There are some very cool aspects of Dreamcatcher that require absolutely no qualification. The DJ Dreamcatcher mask and outfit is instantly iconic, and the kills are legitimately well-staged, gory fun. The dance club setting is a neat twist on getting a bunch of twenty-somethings together for a slaughter, and the film’s EDM soundtrack gives off great vibes. This should be a recipe for success, but with the exception of those noteworthy kills, Dreamcatcher is weirdly reticent to lean into its identity as a slasher film.

As oxymoronic as that sounds, it largely has to do with how the screenplay prioritizes fleshing out its characters over capitalizing on its spectacle. Great care has clearly been taken to get into the mindsets of Ivy’s estrangement from Pierce, Pierce’s strained friendship with the lovesick Jake (Zachary Gordon), Ivy’s boyfriend Colton’s (Lou Ferrigno Jr.) past trauma, and Pierce’s former-hookup-turned-stalker Hunter (Blaine Kern III). The problem is that so much time and attention is paid to the intricacies of their lives that the film becomes bogged down in the minutiae of a cast that is overwhelmingly difficult to like and take forever to reach their time on the chopping block. It’s a total pace killer, ignoring the fact that people don’t watch slasher films to empathize with most of the victims while failing to subvert the trope by providing enough incentive to care about these victims.

This only becomes further exacerbated as Dreamcatcher doubles down on its pacing woes by complicating its plot in the back half, revealing an entertainment industry conspiracy that only tangentially ties back to the festival attendees. Between a slew of new character introductions, unconvincing red herrings hinting at the killer’s identity, and some very strange digressions into the nature of cancel culture, it’s amazing that the film finds time for its kills at all. This culminates in a left-field twist ending for the ages, which heavily alludes to Shakespeare of all things but fails to carry any of the emotional weight of the bard’s works because the groundwork is never laid to build toward it.

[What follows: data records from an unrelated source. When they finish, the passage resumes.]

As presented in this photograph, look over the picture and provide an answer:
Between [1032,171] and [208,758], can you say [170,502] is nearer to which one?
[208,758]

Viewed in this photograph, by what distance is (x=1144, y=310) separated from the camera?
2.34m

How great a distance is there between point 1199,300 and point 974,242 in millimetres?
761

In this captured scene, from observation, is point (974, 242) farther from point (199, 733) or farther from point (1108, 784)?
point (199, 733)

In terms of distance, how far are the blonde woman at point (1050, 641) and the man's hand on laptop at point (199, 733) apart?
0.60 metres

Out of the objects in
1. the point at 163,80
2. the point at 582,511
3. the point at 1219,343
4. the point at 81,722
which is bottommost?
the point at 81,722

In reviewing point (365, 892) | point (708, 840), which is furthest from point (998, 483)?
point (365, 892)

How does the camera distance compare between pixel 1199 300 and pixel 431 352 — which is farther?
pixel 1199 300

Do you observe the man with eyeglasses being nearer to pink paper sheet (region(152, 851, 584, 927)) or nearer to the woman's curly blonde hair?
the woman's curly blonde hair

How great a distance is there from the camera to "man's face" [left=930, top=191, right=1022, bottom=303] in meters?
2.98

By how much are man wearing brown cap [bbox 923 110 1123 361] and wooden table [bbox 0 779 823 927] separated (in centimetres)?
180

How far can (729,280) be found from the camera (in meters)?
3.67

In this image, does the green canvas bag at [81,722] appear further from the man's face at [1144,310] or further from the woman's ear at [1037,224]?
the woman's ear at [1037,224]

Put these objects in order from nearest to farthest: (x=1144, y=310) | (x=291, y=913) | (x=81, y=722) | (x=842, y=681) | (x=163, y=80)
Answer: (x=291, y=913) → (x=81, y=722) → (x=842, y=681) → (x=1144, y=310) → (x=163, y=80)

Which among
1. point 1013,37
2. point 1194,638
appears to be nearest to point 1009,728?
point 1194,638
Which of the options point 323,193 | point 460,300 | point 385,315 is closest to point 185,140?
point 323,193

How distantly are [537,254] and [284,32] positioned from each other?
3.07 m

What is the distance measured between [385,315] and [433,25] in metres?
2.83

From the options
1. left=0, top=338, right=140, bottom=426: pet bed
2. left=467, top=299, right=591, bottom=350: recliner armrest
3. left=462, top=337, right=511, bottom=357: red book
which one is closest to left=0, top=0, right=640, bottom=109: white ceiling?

It’s easy to want to like Dreamcatcher for attempting something different, for bending the rules of genre conventions in order to mash together the disparate aspects of character drama and exploitative violence. But its attempted subversion is a veritable mess of convoluted plot threads, unnecessary backstory, and long stretches where the plot sits in a holding pattern. At times, it feels like the film is ashamed to be a slasher, even though it shines brightest when it drops its pretensions and goes right back to killing. There’s a solid attempt here to introduce a new sound to the world of horror, but the track ends up coming out as overproduced noise.

Dreamcatcher releases on VOD on March 5, 2021.